- WHAT YOU HAVE TO DO
In which lines of the data does the string "scientific" appear? Copy every one.

____

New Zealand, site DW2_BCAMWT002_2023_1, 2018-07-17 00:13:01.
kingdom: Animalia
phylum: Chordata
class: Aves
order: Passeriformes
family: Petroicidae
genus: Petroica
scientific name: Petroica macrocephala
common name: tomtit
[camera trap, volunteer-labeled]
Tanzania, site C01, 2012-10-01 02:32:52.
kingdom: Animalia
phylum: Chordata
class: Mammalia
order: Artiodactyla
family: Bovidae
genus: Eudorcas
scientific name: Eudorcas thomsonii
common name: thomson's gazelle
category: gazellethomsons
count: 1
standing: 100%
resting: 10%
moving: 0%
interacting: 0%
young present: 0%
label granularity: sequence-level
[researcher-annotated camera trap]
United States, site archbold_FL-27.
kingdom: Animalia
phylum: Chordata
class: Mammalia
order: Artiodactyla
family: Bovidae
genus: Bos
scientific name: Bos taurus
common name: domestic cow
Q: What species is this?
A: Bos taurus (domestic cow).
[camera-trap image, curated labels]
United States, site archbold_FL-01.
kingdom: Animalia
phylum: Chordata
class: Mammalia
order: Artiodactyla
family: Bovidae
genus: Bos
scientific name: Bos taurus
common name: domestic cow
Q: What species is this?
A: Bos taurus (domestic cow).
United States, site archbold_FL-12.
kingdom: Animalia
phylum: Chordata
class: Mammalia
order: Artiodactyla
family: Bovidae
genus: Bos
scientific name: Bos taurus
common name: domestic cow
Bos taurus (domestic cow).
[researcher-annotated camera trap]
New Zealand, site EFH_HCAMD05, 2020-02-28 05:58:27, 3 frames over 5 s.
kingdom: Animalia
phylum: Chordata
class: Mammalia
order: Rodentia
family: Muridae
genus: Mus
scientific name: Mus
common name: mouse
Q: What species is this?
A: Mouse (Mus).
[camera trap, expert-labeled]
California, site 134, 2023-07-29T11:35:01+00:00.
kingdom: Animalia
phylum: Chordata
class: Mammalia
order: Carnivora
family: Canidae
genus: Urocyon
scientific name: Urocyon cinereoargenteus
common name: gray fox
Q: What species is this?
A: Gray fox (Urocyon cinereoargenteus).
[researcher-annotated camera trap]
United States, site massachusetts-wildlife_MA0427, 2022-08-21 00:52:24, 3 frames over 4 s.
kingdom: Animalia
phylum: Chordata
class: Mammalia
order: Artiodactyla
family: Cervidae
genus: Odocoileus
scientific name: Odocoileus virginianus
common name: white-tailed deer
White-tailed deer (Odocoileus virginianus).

____

- SOLUTION FOR THIS EXERCISE
scientific name: Petroica macrocephala
scientific name: Eudorcas thomsonii
scientific name: Bos taurus
scientific name: Bos taurus
scientific name: Bos taurus
scientific name: Mus
scientific name: Urocyon cinereoargenteus
scientific name: Odocoileus virginianus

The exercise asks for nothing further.